I dati diffusi dalla Procura generale di Perugia sono allarmanti: l’hashish è aumentato di oltre il 300 per cento
I sequestri di droga all’interno delle carceri umbre sono triplicati solo negli ultimi tre anni. A lanciare l’allarme è la Procura generale di Perugia, che ha ricavato dati preoccupanti nel triennio 2023-2025, con sequestri di droga effettuati all’interno degli istituti penitenziari della regione che si sono letteralmente moltiplicati, riuscendo a superare i 3,7 chili complessivi.
In particolare, l’hashish è aumentato di oltre il 300 per cento, passando da poche centinaia di grammi a più di un chilo e mezzo. Accanto all’hashish, con discrezione ma con segnali inquietanti, sono comparse droghe nuove per il contesto carcerario umbro: prima la ketamina, poi persino una traccia di eroina, un pò come se anche dietro le mura carcerarie si stesse riproducendo la stessa diversificazione che caratterizza il mercato esterno.
Ad ogni modo, anche gli interventi della Polizia Penitenziaria sono più che raddoppiati dal 2023 al 2025. A quanto pare - spiega “Perugiatoday” - la presenza prevalente di detenuti italiani ha spinto la Procura a ipotizzare l’esistenza di reti di appoggio ben radicate sul territorio, capaci di alimentare con continuità un mercato interno che certamente non vive di improvvisazione, ma di una chiara e ben congeniata organizzazione. A confermare questa ipotesi sono anche le modalità con cui la droga entra all’interno dei penitenziari: dai pacchi anonimi nascosti tra vestiti e generi alimentari ai tentativi durante i colloqui con i familiari. Non mancano nemmeno le soluzioni tecnologiche come i droni, che sorvolano i perimetri carcerari per poi lasciar cadere i carichi oltre le recinzioni.
Il problema della droga - e non solo - che entra all’interno delle carceri non riguarda con particolare rilevanza soltanto l’Umbria, ma molte altre regioni italiane. A sottolineare la portata del fenomeno è stato anche il procuratore capo di Napoli, Nicola Gratteri, che in più riprese ha spiegato come quella che appare una vera e propria emergenza andrebbe affrontata anche come una questione di sicurezza. Questo non solo perché alimenta un mercato interno ad altissimo margine, ma perché consente ai detenuti più pericolosi di continuare a comandare e a produrre intimidazione anche dall’interno delle celle.

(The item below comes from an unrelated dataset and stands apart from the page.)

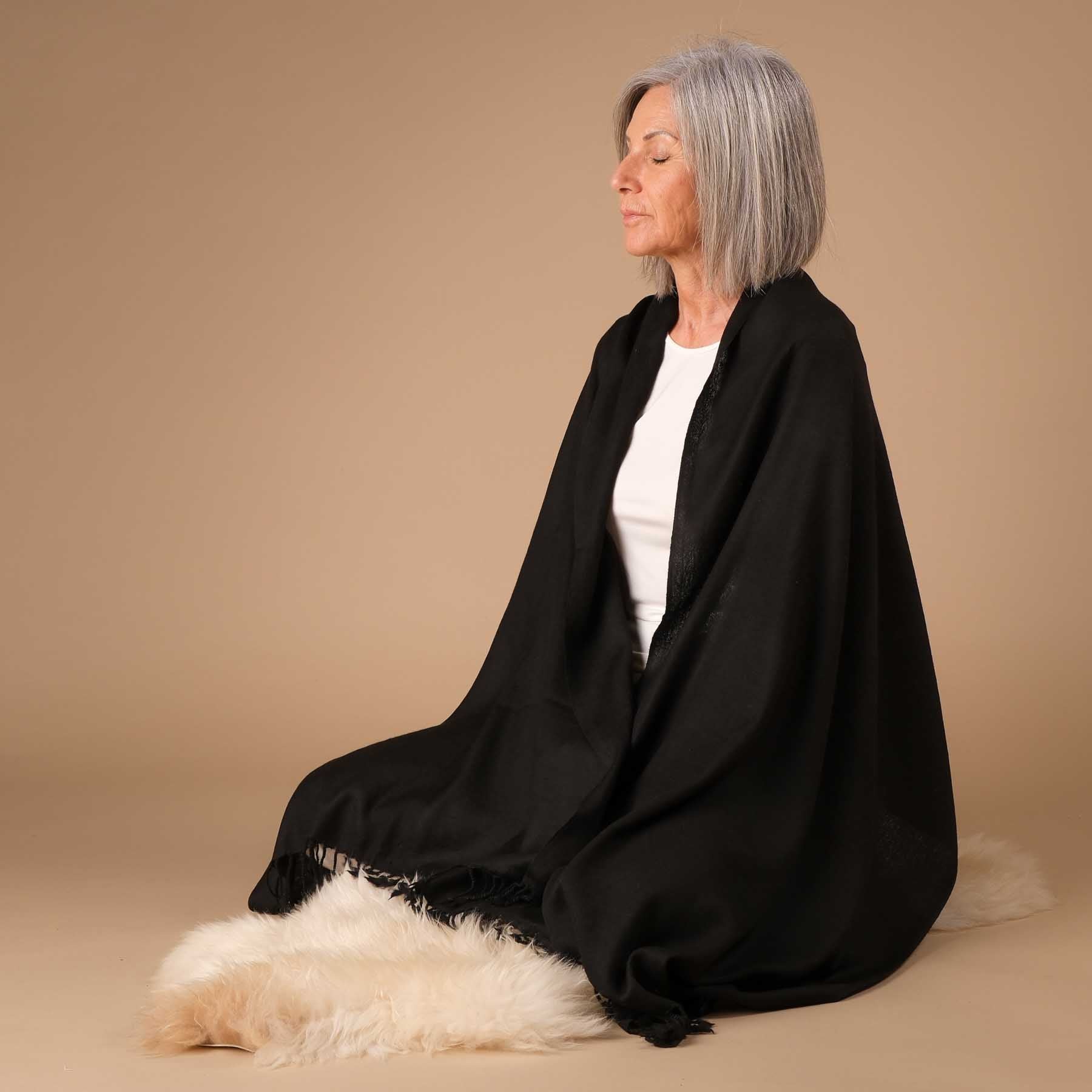 Sciarpa Meditation in lana merino uni nero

Molto probabilmente anche per questo motivo l’ingresso di sostanze e dispositivi elettronici nelle carceri italiane non è più un fatto sporadico, ma un fenomeno organizzato - come ha sottolineato anche la Procura generale di Perugia - spesso sostenuto da reti esterne e da una logistica tecnologica che ha reso i penitenziari sempre più “permeabili”.
Ma il problema della droga e dei telefonini che entrano negli istituti penitenziari non è certamente recente. Già a settembre 2024, il procuratore Gratteri ha ricordato come alcuni anni prima avesse proposto l’acquisto di jammer in grado di inibire le onde radio usate dai telefoni cellulari, da installare almeno nelle carceri di alta sicurezza, per impedire ai dispositivi di funzionare e interrompere le comunicazioni clandestine dei boss mafiosi e degli altri detenuti. Si tratterebbe, infatti, di una misura capace di incidere subito sul cuore del problema, in grado di interrompere le comunicazioni dall’interno del carcere via smartphone, ma anche di ostacolare i voli dei droni utilizzati per consegnare pacchi oltre i muri di cinta.